Elles suivent bien souvent des licences spécifiques
permettant de protéger leurs auteurs. Toutefois, certaines
imposent des restrictions plus importantes que d'autres comme
l'interdiction d'utiliser un titre à des fins commerciales.
Pour faciliter la vie des artistes, il existe des
netlabels
qui proposent de publier leurs morceaux sur leur site et de
les mettre sous la licence adéquate. La musique de
Dolebraï provient de ces labels dans la majorité des
cas.
Dolebraï permet aussi de découvrir
ces nouveaux talents qui ont choisi le chemin des
licences libres pour être
écoutés.

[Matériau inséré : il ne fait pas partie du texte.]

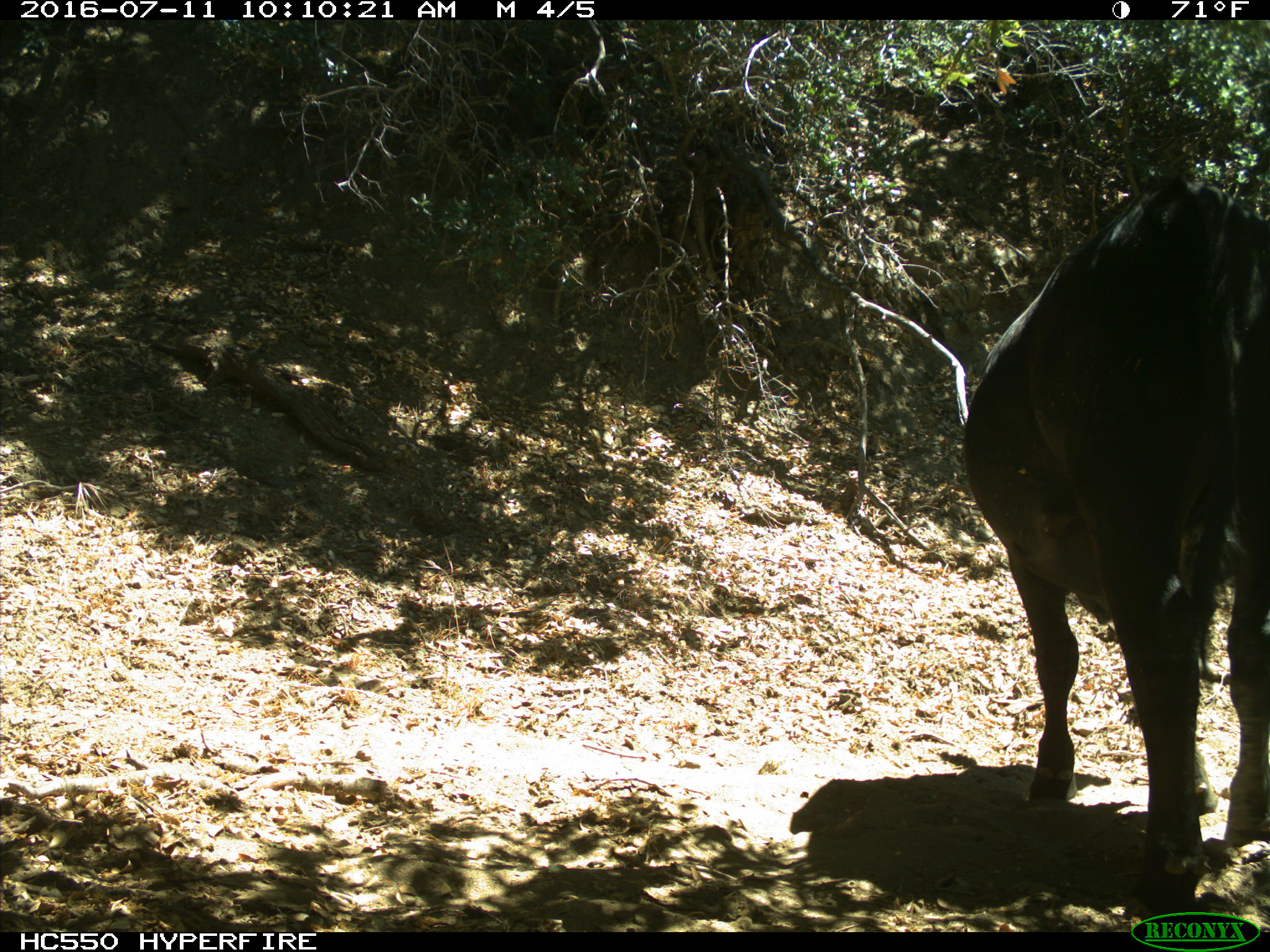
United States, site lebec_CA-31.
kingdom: Animalia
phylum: Chordata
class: Mammalia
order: Artiodactyla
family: Bovidae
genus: Bos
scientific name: Bos taurus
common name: domestic cow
Bos taurus (domestic cow).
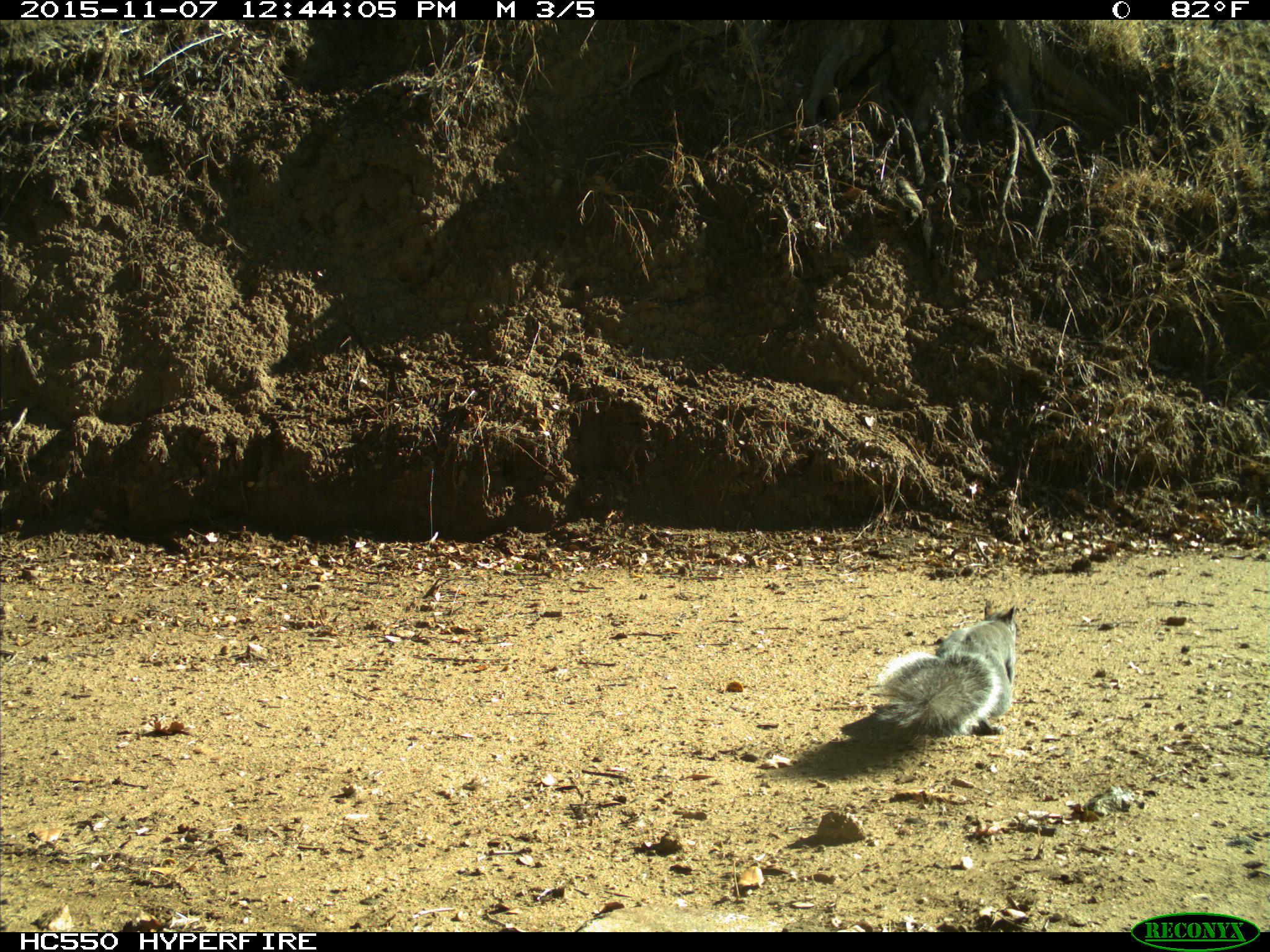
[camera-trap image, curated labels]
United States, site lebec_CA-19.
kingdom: Animalia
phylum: Chordata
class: Mammalia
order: Rodentia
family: Sciuridae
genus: Sciurus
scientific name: Sciurus carolinensis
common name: eastern gray squirrel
Sciurus carolinensis (eastern gray squirrel).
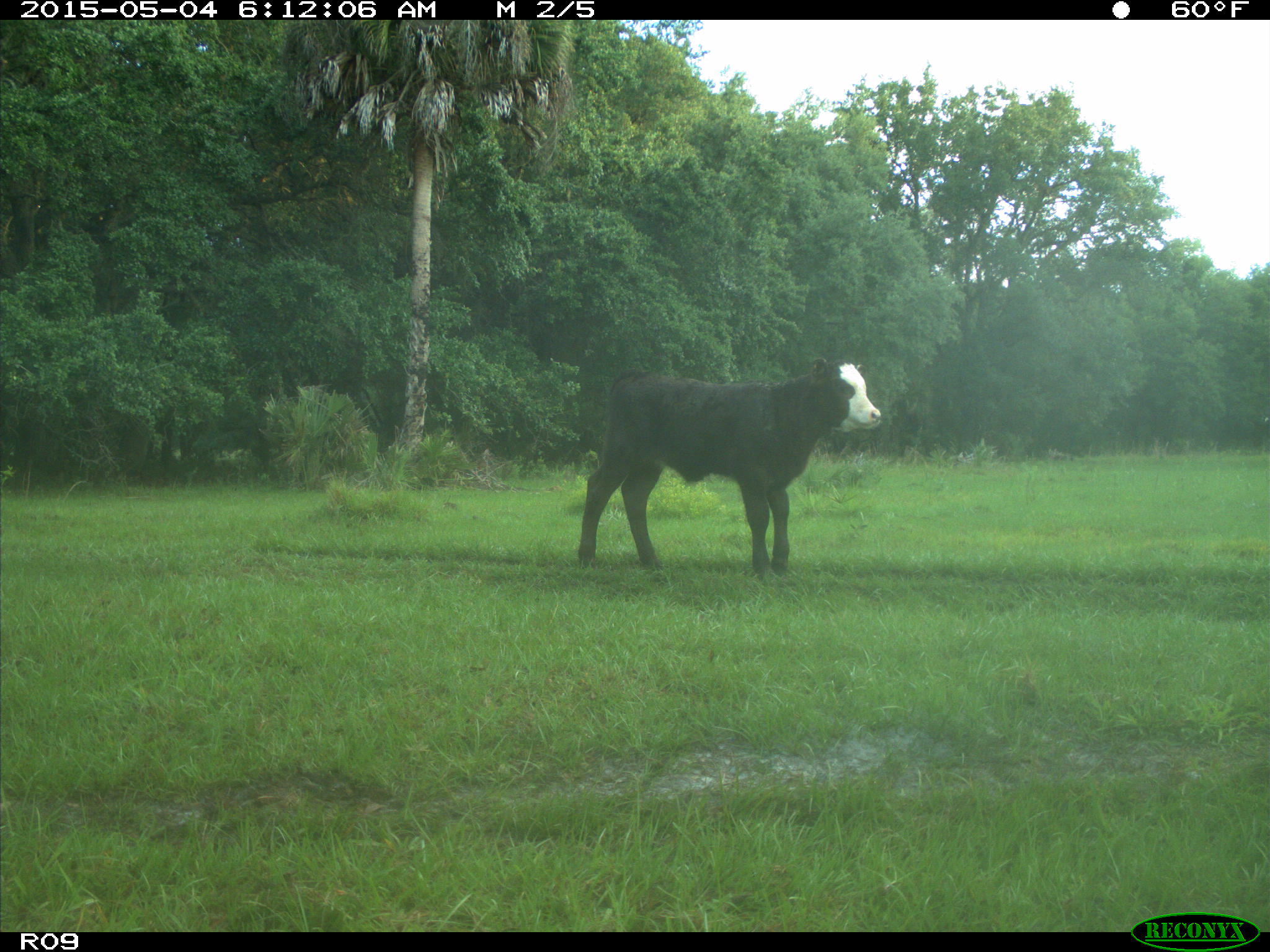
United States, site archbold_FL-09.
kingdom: Animalia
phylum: Chordata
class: Mammalia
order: Artiodactyla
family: Bovidae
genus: Bos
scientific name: Bos taurus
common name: domestic cow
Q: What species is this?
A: Bos taurus (domestic cow).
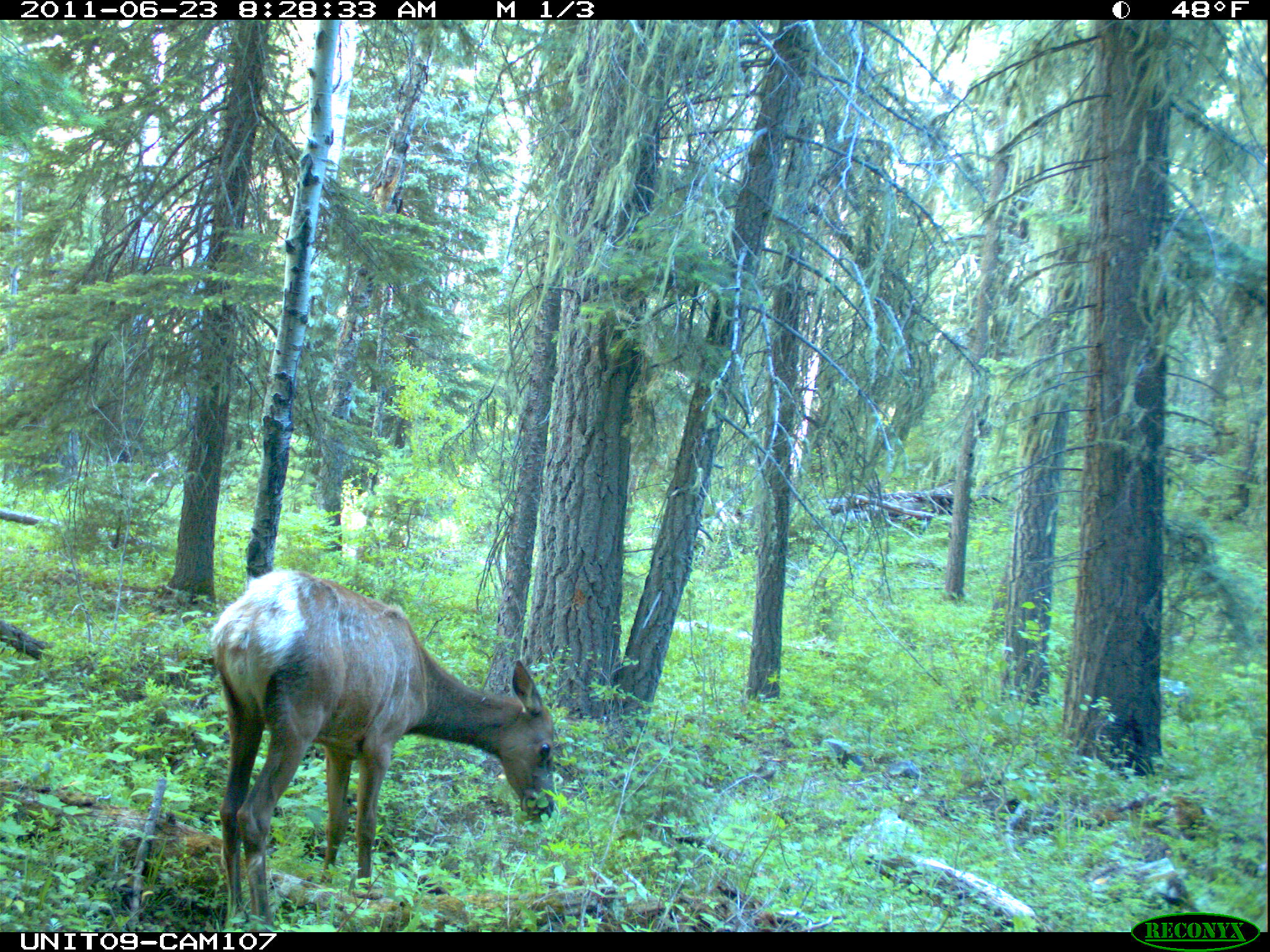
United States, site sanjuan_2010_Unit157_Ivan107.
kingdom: Animalia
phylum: Chordata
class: Mammalia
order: Artiodactyla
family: Cervidae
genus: Cervus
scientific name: Cervus elaphus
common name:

Chaque morceau entendu peut
être retrouvé via la playlist.
Une playlist qui donne les informations suffisantes pour
récupérer le morceau en toute
légalité tout en apprenant plus sur
l'artiste.
Nous espérons qu'ainsi les auditeurs
participeront à leur façon à la musique libre,
c'est à dire en assistant aux concerts,
en effectuant des dons, en proposant leurs critiques, etc, ... Non
pas afin de faire la fortune de l'un ou de l'autre, mais pour
soutenir des actions souvent coûteuses en
temps et en argent.
Ce type de comportement basé plus sur la
solidarité existait déjà dans
le monde du logiciel libre. Ces outils
informatiques distribués avec leur code source auxquels
chacun peut apporter sa contribution.
Dolebraï, pour rester dans le même état
d'esprit, se base donc essentiellement sur des
logiciels
libres, que ce soit pour la diffusion de la
radio ou pour la création du site.
Voici la liste des principaux utilitaires employés :
Icecast,
un serveur de webradio ;
Liquidsoap,
un outil pour alimenter icecast en contenus sonores ;
Ogg, un format de compression
audio libre, contrairement au mp3 et
Django,
un framework de création de site web.
Dolebraï est un anagramme des mots radio et libre (même s'il manque un "r" au final). Nous voulions un nom auquel on puisse s'identifier. Mais ce nom devait avoir un sens (tout en évitant l'amalgamme avec les radios libres) et rester facile à prononcer. C'est pourquoi notre choix s'est tourné vers Dolebraï.